課題一覧 »
- a) インクジェットインクに関する文章を読み、次の問いに答えてください。
(i) インクの表面張力は何℃で測定した値か。
(ii) 本発明では、表面張力値をどの測定法で求めた値で表すか。
(iii) 溶存酸素濃度のより好ましい値はいくらか。
- b) インクジェットインクに関する文章の続きを、最後の文の後から書いてください。

確認用の文章 »
-=-=-
本発明でいうインクの表面張力(mN/m)は、25℃で測定した表面張力の値であり、その測定法は一般的な界面化学、コロイド化学の参考書等において述べられている。例えば、新実験化学講座第18巻(界面とコロイド)、日本化学会編、丸善株式会社発行:P.68〜117を参照することができ、具体的には、輪環法(デュヌーイ法)、白金プレート法(ウィルヘルミー法)を用いて求めることができる。本発明においては、白金プレート法により測定した表面張力値(mN/m)で表し、例えば、協和界面科学製の表面張力計CBVP−Zを使用して測定できる。
(脱気処理)
本発明のインクジェット用インク中の溶存酸素濃度は、2ppm以下であることが好ましく、より好ましくは1ppm以下である。インクジェットインク中の溶存酸素濃度が2ppm以下であると、インク吐出時にキャビテーションが発生しにくくなり、良好な出射性のインクとしやすい。
-=-=-
以下のデータ »
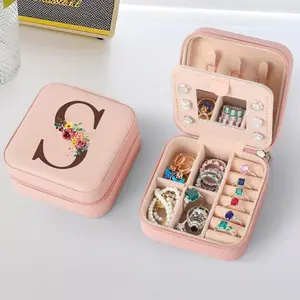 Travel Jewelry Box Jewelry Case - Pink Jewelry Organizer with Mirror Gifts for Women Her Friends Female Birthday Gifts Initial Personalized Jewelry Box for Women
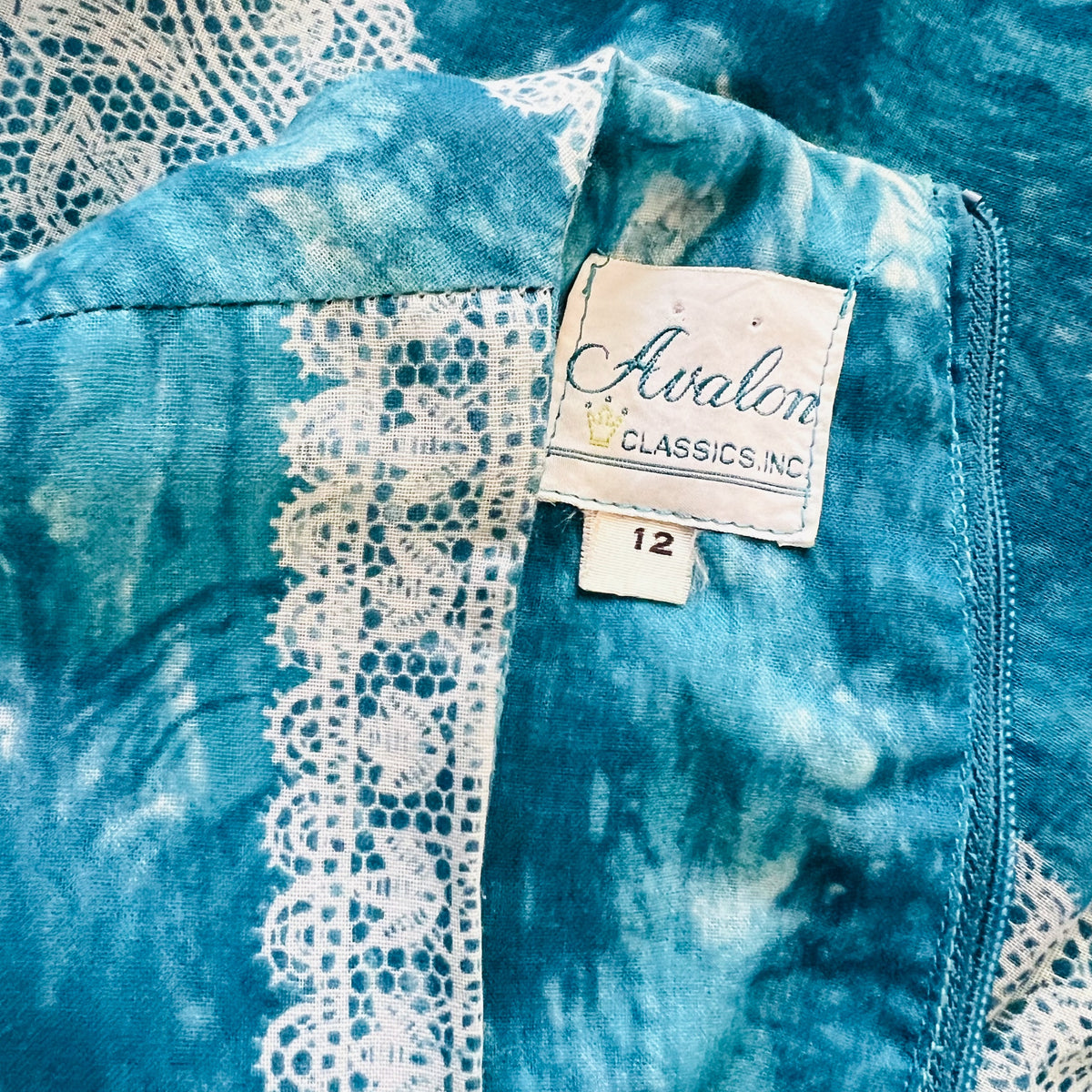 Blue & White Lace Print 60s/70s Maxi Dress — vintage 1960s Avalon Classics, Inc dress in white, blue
-=-=-
解答 »
- a)
(i) 25℃
(ii) 白金プレート法(ウィルヘルミー法)
(iii) 1ppm以下

- b)
溶存酸素濃度を調節する方法に関しては特に制限はないが、インクジェットインクを減圧下で脱気する方法、超音波を照射して脱気する方法、特開平11−209670に記載のごとく、脱気用中空糸膜による脱気方法等が挙げられる。特に脱気用中空糸膜による脱気が好ましい。
《記録媒体》
本発明のインクを用いたインクジェット記録方法に適用可能な記録媒体としては、様々な種類の記録媒体を使用することができ、例えば、紙、プラスチック、金属、布、ゴムなどを挙げることができる。これらのうち一般的に画像を形成する用途としてのインクジェット記録媒体として好ましいのは、紙、プラスチックフィルムである。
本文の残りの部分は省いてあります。